[Records from a collection]
──────────────────────────────

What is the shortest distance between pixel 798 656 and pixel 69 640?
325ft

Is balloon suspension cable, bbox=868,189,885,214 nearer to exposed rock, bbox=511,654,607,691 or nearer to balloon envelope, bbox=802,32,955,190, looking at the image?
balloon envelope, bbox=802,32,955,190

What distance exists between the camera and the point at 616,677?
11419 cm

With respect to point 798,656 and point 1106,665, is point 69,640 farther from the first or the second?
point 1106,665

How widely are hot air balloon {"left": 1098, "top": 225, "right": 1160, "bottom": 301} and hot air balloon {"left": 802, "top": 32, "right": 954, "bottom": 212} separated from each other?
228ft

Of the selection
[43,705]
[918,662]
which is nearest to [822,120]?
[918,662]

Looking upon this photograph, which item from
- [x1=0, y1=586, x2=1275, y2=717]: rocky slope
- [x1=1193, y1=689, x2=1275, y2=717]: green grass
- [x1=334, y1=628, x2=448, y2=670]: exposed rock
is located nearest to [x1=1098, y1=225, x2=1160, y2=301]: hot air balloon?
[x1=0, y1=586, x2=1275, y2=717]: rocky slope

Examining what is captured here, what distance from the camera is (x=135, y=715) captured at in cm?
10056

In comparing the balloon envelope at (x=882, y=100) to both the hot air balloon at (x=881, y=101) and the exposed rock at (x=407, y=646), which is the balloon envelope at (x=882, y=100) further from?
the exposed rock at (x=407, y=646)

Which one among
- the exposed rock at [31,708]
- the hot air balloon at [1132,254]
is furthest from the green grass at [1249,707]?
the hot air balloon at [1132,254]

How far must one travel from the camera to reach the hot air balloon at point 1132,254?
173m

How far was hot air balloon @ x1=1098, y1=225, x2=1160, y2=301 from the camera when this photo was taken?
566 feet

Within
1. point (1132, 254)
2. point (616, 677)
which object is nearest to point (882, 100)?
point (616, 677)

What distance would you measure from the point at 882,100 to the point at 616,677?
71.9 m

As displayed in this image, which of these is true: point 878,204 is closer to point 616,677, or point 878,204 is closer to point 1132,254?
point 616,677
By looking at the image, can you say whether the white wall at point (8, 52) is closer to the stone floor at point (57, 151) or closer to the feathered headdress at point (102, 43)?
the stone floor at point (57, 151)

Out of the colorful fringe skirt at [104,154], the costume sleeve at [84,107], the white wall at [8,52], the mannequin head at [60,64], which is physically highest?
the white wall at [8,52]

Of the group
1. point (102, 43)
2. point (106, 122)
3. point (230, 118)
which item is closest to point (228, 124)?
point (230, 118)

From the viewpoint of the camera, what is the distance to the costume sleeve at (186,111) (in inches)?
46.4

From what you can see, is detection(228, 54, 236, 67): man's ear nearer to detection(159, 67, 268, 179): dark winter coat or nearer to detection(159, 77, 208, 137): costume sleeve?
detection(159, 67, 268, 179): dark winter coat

──────────────────────────────

What you are asked to do: Return all of the data exactly as it reads.

Written solution:
What is the shortest distance between pixel 798 656 and pixel 69 640?
325ft

Is balloon suspension cable, bbox=868,189,885,214 nearer to exposed rock, bbox=511,654,607,691 or nearer to balloon envelope, bbox=802,32,955,190, looking at the image?
balloon envelope, bbox=802,32,955,190

What distance exists between the camera and the point at 616,677?
11419 cm

With respect to point 798,656 and point 1106,665, is point 69,640 farther from the first or the second?
point 1106,665

How widely are hot air balloon {"left": 1098, "top": 225, "right": 1160, "bottom": 301} and hot air balloon {"left": 802, "top": 32, "right": 954, "bottom": 212} separated from each other?
228ft

Of the selection
[43,705]
[918,662]
which is nearest to [822,120]?
[918,662]

Looking upon this photograph, which item from
- [x1=0, y1=586, x2=1275, y2=717]: rocky slope
- [x1=1193, y1=689, x2=1275, y2=717]: green grass
- [x1=334, y1=628, x2=448, y2=670]: exposed rock
is located nearest to [x1=1098, y1=225, x2=1160, y2=301]: hot air balloon?
[x1=0, y1=586, x2=1275, y2=717]: rocky slope

Examining what is captured here, what distance from the camera is (x=135, y=715) captured at in cm?
10056

In comparing the balloon envelope at (x=882, y=100) to both the hot air balloon at (x=881, y=101) and the exposed rock at (x=407, y=646), which is the balloon envelope at (x=882, y=100) further from?
the exposed rock at (x=407, y=646)

Which one among
- the exposed rock at [31,708]
- the hot air balloon at [1132,254]
is furthest from the green grass at [1249,707]?
the hot air balloon at [1132,254]

How far must one travel from the camera to reach the hot air balloon at point 1132,254?
173m

How far was hot air balloon @ x1=1098, y1=225, x2=1160, y2=301 from the camera when this photo was taken?
566 feet

Within
1. point (1132, 254)
2. point (616, 677)
which object is nearest to point (882, 100)?
point (616, 677)

What distance would you measure from the point at 882,100 to the point at 616,677?
71.9 m

As displayed in this image, which of these is true: point 878,204 is closer to point 616,677, or point 878,204 is closer to point 1132,254?
point 616,677
By looking at the image, can you say whether the white wall at point (8, 52) is closer to the stone floor at point (57, 151) or closer to the feathered headdress at point (102, 43)?
the stone floor at point (57, 151)

Out of the colorful fringe skirt at [104,154], the costume sleeve at [84,107], the white wall at [8,52], the mannequin head at [60,64], which is physically highest?
the white wall at [8,52]

Of the group
1. point (102, 43)
2. point (106, 122)
3. point (230, 118)
which item is closest to point (228, 124)?
point (230, 118)

From the viewpoint of the camera, what is the distance to the costume sleeve at (186,111) (in inches)?
46.4

From what you can see, is detection(228, 54, 236, 67): man's ear nearer to detection(159, 67, 268, 179): dark winter coat or nearer to detection(159, 77, 208, 137): costume sleeve?
detection(159, 67, 268, 179): dark winter coat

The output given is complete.